### DOCUMENT PASSAGE
*-*-*

Full (AXI-)stream ahead! – Using AXI-stream with floating point numbers in HLS
Tim Fernandez-Hart
A more technical blog this week. Recently, I had to build an IP core in a baremetal environment that outputs a set of floating point numbers. Crucially, the number of floats was not known at synthesis, which meant I could not use an AXI-full or AXI-lite interface. The only option was an AXI-stream interface. I looked around for an example project or tutorial but none quite fit the bill. They all involved integers with AXI-stream or else an AXI-full interface with floats. So I thought I would write one to fill in the gaps because both floats and AXI-stream have their quirks.
Why use a DMA?
Without a DMA all the read and write operations would have to be performed by a CPU over the system bus. This is a blocking operation and ties the processor up performing menial read and write tasks, rather than higher level tasks more suited to a processor. Offloading the DDR read/ write operations to a DMA makes the system faster and more efficient.

*-*-*

### GIVEN REQUEST
Write out the whole blog post on using AXI-stream with floating point numbers in HLS, word for word. The entries that come next have nothing to do with this.

*-*-*

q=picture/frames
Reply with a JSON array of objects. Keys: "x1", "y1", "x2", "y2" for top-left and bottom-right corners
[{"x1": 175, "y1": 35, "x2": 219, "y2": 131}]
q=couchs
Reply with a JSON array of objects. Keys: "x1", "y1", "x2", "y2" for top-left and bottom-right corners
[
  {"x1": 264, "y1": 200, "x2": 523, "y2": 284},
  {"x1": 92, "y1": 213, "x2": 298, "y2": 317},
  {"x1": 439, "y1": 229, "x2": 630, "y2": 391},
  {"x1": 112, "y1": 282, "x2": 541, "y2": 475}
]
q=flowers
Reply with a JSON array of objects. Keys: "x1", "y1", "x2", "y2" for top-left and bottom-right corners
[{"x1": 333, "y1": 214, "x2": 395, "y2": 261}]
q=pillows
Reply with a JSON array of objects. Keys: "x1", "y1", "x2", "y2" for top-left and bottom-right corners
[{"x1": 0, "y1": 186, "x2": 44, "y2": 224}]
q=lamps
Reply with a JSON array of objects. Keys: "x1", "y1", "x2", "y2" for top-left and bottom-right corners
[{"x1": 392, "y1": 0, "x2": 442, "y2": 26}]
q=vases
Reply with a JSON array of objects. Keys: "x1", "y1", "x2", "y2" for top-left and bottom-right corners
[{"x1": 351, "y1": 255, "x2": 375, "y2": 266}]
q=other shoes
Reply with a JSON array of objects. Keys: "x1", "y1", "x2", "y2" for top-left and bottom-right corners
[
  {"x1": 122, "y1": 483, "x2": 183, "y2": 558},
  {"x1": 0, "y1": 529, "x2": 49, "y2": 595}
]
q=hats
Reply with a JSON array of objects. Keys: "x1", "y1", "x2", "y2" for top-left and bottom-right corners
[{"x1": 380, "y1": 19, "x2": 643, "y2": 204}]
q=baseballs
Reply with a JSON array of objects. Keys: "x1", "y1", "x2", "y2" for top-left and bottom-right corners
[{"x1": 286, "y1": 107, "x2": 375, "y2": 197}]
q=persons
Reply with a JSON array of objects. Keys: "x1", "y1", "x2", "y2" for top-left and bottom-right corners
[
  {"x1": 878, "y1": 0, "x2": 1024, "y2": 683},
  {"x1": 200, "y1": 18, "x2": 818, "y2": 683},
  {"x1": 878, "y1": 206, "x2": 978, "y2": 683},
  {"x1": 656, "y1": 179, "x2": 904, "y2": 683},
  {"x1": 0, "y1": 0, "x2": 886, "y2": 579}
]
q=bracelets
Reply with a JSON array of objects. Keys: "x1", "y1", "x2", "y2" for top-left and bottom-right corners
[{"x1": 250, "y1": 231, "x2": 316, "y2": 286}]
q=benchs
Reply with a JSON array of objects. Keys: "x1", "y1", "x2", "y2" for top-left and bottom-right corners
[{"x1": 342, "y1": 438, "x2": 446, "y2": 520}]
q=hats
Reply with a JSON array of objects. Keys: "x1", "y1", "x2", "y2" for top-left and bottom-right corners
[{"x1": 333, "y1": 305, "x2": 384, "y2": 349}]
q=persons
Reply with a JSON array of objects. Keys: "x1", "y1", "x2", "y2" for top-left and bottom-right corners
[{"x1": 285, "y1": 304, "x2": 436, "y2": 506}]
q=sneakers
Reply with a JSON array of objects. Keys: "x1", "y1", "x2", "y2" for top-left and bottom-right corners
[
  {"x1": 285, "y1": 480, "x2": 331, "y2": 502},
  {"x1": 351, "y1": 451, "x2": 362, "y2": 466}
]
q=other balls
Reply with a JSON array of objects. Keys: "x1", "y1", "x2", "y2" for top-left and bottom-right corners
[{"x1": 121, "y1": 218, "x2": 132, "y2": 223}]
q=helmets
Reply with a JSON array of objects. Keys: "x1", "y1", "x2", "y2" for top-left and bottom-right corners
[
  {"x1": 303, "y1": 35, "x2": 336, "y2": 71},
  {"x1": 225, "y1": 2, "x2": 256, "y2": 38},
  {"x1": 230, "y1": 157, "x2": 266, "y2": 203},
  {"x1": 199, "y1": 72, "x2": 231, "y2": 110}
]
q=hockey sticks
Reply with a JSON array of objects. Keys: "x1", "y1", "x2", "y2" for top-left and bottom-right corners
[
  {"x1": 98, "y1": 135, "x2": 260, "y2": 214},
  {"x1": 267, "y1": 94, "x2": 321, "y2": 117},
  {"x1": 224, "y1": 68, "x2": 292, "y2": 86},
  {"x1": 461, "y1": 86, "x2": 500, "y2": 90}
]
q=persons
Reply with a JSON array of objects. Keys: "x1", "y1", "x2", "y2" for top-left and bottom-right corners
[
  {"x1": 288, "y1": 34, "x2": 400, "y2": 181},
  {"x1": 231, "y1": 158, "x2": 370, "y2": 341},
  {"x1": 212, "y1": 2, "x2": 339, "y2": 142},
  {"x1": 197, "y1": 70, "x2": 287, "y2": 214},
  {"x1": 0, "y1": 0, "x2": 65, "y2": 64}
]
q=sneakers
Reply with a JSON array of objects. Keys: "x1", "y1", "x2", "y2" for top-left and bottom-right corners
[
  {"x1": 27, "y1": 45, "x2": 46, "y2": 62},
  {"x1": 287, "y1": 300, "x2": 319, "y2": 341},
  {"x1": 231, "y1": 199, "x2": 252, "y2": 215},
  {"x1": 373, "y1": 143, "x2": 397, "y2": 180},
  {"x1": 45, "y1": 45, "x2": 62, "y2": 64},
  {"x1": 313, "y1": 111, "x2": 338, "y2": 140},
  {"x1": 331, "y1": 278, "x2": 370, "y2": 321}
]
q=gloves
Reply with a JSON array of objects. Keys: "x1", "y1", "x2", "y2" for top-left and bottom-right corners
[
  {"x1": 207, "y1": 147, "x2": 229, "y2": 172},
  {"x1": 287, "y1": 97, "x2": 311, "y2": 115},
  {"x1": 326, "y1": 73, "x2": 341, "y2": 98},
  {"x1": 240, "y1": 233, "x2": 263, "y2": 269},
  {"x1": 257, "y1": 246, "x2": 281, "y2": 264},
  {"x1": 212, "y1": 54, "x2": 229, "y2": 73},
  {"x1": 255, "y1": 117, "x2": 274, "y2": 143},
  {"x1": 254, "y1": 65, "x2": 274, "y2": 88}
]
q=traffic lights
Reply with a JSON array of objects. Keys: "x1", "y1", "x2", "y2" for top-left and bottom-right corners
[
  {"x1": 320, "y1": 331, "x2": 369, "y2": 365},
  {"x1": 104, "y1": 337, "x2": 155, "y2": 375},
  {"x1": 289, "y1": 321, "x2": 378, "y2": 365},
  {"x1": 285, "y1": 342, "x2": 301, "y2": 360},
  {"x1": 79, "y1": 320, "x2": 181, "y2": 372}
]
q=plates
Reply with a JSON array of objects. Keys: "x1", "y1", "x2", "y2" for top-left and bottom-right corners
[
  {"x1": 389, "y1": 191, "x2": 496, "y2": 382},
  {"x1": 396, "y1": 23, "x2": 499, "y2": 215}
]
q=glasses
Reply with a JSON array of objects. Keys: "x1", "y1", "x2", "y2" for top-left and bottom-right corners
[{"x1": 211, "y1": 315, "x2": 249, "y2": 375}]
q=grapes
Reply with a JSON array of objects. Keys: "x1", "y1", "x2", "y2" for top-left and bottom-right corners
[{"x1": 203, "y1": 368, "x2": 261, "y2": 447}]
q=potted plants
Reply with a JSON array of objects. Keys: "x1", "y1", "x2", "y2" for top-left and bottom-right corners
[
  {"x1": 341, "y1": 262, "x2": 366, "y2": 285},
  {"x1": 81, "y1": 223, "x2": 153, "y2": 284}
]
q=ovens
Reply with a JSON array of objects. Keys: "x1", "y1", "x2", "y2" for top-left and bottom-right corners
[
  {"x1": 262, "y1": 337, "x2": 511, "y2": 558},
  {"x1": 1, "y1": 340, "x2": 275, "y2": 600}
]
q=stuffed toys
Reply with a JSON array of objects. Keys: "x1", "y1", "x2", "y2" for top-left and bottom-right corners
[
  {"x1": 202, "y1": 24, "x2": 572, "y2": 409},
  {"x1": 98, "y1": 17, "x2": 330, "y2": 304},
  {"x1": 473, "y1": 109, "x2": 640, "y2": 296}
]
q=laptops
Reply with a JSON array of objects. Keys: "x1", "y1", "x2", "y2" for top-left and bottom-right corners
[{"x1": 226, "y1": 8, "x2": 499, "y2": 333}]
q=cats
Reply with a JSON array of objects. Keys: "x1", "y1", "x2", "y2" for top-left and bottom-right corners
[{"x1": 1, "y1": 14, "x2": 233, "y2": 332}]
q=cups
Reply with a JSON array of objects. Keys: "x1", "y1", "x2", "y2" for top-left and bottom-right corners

*-*-*

### TASK RESPONSE
Full (AXI-)stream ahead! – Using AXI-stream with floating point numbers in HLS
Tim Fernandez-Hart
A more technical blog this week. Recently, I had to build an IP core in a baremetal environment that outputs a set of floating point numbers. Crucially, the number of floats was not known at synthesis, which meant I could not use an AXI-full or AXI-lite interface. The only option was an AXI-stream interface. I looked around for an example project or tutorial but none quite fit the bill. They all involved integers with AXI-stream or else an AXI-full interface with floats. So I thought I would write one to fill in the gaps because both floats and AXI-stream have their quirks.
Why use a DMA?
Without a DMA all the read and write operations would have to be performed by a CPU over the system bus. This is a blocking operation and ties the processor up performing menial read and write tasks, rather than higher level tasks more suited to a processor. Offloading the DDR read/ write operations to a DMA makes the system faster and more efficient.